Top, map of the genomic region of the G7c hotspot, located in the seventh intron of the D6S56E-3 gene on Chromosome 17. The open box represents the 800 bp interval with the highest density of exchanges, as mapped in . The open circles indicate the positions of the SNPs that are polymorphic in the hybrids used for measuring recombination (G7c^b/a, see Table S7). The interval drawn as a thick line is the interval amplified by allele-specific PCR for measuring the recombination frequencies shown on Table S7. The position of the 10 probes used for southwestern blotting is shown underneath. Bottom, PRDM9 (b, His-PRDM9^b; w, His-PRDM9^wm7) was probed with the radio-labeled double-stranded DNA probes 1–10 (about 250 bp).

Figure 4. Kinetics of H3K4 trimethylation and Prdm9 expression in testes of prepuberal mice.

(A) Top panel, distribution of COs and positions of STSs used for chromatin analysis along the Psmb9 hotspot, from . The fraction of chromatin bound to H3K4me3, normalized to STS1 (the 5′ most flanking STS), was determined along the Psmb9 hotspot in whole testes from prepuberal R209 mice, as described previously . Data in 9 dpp mice are from . (B) Steady-state levels of Spo11 (white) and Prdm9 (full length, gray) transcripts were determined in whole testes from 4 to 18 dpp R209 mice. Given that the first wave of entry into meiosis is relatively synchronous, the decrease in Prdm9 transcript levels at 13 and 14 dpp may indicate a transient expression of Prdm9 at the beginning of meiotic prophase (10–12 dpp). The significant increase detected later at 18 dpp parallels the second wave of entry into meiosis.

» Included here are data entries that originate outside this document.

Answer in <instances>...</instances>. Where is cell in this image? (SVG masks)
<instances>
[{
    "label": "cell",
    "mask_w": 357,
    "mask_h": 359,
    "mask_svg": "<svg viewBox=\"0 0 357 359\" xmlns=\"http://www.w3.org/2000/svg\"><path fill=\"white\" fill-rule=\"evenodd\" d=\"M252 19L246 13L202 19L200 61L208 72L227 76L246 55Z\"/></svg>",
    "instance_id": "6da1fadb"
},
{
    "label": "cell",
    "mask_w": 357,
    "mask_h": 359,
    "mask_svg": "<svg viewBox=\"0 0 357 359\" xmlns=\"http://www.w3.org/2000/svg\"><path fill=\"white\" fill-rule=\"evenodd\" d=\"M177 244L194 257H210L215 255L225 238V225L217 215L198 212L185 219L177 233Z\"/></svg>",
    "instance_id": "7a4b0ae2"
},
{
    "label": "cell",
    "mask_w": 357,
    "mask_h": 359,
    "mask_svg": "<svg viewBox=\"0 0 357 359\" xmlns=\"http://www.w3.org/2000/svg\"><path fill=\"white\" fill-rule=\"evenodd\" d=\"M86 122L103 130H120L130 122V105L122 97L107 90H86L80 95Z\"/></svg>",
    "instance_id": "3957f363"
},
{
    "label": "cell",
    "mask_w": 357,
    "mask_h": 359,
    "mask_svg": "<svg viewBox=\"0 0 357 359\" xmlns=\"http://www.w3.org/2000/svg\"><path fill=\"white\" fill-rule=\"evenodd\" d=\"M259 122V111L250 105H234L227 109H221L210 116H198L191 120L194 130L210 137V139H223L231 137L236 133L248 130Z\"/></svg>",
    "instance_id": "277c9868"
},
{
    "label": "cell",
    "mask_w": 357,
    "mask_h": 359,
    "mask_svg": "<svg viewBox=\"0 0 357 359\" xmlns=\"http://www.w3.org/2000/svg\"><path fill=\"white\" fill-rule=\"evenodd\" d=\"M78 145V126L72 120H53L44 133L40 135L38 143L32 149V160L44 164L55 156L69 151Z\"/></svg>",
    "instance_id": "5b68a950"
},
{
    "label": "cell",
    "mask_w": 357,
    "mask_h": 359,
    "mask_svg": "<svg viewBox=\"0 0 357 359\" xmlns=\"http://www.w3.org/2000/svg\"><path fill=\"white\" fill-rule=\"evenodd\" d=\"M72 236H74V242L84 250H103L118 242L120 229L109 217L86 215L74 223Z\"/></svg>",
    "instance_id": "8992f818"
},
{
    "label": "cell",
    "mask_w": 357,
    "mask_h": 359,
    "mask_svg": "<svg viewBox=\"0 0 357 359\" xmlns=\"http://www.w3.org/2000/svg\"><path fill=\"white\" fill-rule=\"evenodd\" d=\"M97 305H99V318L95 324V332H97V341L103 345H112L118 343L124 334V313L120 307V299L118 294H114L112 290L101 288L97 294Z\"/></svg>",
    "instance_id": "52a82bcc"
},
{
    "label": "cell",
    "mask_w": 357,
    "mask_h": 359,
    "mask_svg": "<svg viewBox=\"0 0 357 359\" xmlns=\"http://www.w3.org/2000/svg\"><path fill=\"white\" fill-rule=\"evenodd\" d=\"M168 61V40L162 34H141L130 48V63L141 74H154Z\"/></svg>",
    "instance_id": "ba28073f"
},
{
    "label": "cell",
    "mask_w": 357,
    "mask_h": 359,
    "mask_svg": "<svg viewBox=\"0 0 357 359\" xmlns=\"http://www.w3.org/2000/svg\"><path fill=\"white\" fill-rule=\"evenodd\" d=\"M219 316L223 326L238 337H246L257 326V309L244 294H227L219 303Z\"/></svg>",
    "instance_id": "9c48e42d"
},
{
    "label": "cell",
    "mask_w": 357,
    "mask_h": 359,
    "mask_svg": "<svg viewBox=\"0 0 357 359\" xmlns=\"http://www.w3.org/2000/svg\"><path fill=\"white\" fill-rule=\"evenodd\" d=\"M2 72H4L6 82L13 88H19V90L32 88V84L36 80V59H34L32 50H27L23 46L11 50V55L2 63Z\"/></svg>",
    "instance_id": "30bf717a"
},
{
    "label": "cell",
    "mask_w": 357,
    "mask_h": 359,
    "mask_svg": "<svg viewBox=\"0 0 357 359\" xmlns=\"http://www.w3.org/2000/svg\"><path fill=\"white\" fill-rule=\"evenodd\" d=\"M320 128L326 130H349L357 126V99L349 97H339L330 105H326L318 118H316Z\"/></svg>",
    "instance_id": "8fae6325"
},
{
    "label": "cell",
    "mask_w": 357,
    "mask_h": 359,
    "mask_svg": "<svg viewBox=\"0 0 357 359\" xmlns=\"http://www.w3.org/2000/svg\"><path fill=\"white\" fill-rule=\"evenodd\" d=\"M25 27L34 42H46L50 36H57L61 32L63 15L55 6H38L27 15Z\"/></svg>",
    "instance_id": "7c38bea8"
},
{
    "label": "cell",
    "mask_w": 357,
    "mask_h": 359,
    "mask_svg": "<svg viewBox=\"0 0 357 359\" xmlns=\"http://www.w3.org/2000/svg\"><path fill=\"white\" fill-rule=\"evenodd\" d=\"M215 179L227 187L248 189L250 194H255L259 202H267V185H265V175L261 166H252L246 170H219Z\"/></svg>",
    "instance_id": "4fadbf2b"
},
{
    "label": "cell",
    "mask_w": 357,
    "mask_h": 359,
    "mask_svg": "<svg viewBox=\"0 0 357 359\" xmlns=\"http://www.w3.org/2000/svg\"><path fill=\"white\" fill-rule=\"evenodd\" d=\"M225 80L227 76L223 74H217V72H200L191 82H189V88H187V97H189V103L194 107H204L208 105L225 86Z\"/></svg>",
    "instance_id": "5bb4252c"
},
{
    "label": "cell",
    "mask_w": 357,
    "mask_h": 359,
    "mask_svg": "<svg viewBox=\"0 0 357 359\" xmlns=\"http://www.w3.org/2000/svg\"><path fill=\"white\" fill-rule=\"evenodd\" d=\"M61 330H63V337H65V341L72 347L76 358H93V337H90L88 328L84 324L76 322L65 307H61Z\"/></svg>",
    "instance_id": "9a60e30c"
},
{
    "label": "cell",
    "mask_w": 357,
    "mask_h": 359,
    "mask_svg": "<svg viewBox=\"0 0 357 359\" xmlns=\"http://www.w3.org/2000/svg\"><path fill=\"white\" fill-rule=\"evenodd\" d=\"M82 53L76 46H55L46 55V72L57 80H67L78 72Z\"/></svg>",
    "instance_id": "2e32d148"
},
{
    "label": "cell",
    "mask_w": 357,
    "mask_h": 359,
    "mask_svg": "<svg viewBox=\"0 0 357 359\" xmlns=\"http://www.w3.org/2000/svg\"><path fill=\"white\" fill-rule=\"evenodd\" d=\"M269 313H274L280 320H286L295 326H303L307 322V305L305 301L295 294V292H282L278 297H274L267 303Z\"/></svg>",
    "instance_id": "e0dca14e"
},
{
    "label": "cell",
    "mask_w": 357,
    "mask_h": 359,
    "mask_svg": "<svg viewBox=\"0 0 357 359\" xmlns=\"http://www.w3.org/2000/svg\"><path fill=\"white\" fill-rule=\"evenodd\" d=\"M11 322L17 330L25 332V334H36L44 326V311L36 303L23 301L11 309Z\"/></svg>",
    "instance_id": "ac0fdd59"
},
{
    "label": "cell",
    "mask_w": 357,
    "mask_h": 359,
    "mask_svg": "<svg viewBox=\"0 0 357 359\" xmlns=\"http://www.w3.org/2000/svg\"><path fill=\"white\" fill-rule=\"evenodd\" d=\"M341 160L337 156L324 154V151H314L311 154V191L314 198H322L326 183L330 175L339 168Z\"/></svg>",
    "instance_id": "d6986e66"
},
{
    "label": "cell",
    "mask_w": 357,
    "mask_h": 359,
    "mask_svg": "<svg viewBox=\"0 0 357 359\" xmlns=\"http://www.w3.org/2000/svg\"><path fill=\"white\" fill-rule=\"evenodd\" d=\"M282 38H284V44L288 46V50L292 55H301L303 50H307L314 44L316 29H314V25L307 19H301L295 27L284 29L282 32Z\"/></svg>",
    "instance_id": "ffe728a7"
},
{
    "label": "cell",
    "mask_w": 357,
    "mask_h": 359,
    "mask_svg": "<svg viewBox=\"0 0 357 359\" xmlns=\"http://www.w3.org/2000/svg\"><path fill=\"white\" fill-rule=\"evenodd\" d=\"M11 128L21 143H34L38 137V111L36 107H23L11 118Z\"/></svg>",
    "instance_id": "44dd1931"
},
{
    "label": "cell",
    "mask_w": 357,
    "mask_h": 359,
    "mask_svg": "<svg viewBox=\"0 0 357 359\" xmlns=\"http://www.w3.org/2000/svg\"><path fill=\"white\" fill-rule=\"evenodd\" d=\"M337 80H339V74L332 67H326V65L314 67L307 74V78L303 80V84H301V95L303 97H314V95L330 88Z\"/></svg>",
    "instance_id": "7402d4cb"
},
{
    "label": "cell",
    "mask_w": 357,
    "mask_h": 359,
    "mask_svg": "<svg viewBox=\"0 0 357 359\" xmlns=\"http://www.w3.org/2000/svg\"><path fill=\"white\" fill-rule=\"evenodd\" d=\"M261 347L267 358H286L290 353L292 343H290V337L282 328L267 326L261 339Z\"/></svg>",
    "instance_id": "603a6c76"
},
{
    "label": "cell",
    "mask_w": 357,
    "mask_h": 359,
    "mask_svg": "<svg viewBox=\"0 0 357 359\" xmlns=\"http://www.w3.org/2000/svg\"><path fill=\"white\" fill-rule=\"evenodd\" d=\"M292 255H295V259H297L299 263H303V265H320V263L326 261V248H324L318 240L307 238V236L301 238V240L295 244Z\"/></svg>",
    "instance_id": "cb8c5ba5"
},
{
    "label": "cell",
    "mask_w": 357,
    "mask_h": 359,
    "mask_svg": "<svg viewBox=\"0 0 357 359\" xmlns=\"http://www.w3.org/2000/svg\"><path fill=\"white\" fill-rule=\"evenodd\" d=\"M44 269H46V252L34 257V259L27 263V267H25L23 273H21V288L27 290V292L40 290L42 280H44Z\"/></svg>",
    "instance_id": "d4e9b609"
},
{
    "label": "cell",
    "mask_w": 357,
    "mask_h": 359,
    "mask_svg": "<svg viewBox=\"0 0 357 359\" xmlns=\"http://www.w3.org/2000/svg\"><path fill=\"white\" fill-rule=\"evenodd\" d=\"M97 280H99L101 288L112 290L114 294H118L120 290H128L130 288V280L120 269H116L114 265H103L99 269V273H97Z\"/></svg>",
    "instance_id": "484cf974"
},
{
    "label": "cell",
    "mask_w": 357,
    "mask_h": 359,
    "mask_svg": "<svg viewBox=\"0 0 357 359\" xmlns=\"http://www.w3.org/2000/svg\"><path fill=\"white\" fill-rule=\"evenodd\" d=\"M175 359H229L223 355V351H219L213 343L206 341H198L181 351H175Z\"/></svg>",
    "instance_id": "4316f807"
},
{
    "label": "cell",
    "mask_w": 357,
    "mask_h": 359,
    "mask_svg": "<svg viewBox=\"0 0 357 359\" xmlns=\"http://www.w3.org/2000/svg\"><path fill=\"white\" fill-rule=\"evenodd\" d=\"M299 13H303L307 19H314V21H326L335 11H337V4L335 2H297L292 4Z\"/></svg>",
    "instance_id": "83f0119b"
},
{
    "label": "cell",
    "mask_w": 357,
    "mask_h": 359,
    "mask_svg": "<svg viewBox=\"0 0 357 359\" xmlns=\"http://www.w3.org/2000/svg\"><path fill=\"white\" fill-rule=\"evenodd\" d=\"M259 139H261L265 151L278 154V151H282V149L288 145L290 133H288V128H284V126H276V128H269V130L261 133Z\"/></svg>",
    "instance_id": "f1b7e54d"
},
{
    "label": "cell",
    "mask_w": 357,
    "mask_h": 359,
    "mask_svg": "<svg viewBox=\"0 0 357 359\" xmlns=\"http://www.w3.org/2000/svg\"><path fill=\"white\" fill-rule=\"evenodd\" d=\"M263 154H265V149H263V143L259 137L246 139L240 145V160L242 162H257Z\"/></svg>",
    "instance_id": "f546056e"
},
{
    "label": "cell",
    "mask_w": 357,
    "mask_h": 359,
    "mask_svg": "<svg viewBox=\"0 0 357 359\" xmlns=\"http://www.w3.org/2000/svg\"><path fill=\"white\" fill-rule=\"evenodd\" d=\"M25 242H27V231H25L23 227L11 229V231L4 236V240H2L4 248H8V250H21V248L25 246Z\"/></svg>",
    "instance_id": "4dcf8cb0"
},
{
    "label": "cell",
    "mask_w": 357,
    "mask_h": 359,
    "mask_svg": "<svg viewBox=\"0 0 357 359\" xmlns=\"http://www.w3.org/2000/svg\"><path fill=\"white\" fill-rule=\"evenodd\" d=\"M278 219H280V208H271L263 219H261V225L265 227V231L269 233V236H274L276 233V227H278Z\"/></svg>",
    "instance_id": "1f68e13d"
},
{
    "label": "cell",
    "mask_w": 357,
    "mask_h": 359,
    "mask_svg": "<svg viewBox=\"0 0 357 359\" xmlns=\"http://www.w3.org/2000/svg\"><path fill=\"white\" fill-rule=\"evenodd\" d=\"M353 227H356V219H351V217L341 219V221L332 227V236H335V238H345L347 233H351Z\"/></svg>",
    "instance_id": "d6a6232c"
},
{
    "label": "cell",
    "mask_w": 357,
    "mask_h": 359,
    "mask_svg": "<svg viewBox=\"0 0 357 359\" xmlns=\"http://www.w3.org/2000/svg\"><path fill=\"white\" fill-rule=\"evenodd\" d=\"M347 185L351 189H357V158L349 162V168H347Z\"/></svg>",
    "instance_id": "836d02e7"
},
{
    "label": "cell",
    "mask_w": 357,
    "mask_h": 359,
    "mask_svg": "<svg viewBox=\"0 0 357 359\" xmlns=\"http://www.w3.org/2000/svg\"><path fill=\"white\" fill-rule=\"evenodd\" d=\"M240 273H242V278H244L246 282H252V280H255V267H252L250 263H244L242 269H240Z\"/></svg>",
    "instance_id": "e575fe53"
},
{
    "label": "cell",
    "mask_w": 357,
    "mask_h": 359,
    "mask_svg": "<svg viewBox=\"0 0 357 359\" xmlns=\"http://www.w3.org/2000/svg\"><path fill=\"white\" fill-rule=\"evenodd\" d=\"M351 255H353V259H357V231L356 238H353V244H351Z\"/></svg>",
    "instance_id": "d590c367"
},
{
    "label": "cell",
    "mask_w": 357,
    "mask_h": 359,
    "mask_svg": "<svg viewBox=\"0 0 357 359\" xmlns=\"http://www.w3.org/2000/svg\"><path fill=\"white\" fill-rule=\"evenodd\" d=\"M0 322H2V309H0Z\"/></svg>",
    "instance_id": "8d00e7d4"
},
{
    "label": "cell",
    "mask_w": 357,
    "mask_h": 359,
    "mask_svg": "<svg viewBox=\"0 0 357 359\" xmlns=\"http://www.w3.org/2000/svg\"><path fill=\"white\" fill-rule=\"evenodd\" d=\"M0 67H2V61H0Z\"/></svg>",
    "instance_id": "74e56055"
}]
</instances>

Figure 5. Model of hotspot specification by PRDM9.

(A) The DNA and several nucleosomes are represented. A DNA sequence motif recognized by PRDM9 is represented in green. (B) PRDM9 binds to its target DNA motif through the zinc finger array and catalyzes H3K4me3 (orange). (C) A protein partner of PRDM9 may catalyze another post-translational histone modification (grey), allowing for the formation of a hotspot-specific signature. (D) PRDM9, a partner, or other component of the chromatin may recruit the recombination initiation complex containing SPO11 or may create a favorable chromatin environment allowing access of SPO11 to the DNA. (E) A DSB is formed by SPO11 and triggers the phosphorylation of histone H2Ax (yellow) in the surrounding nucleosomes. The DSB is then repaired by homologous recombination and lead to a CO or to gene conversion without CO.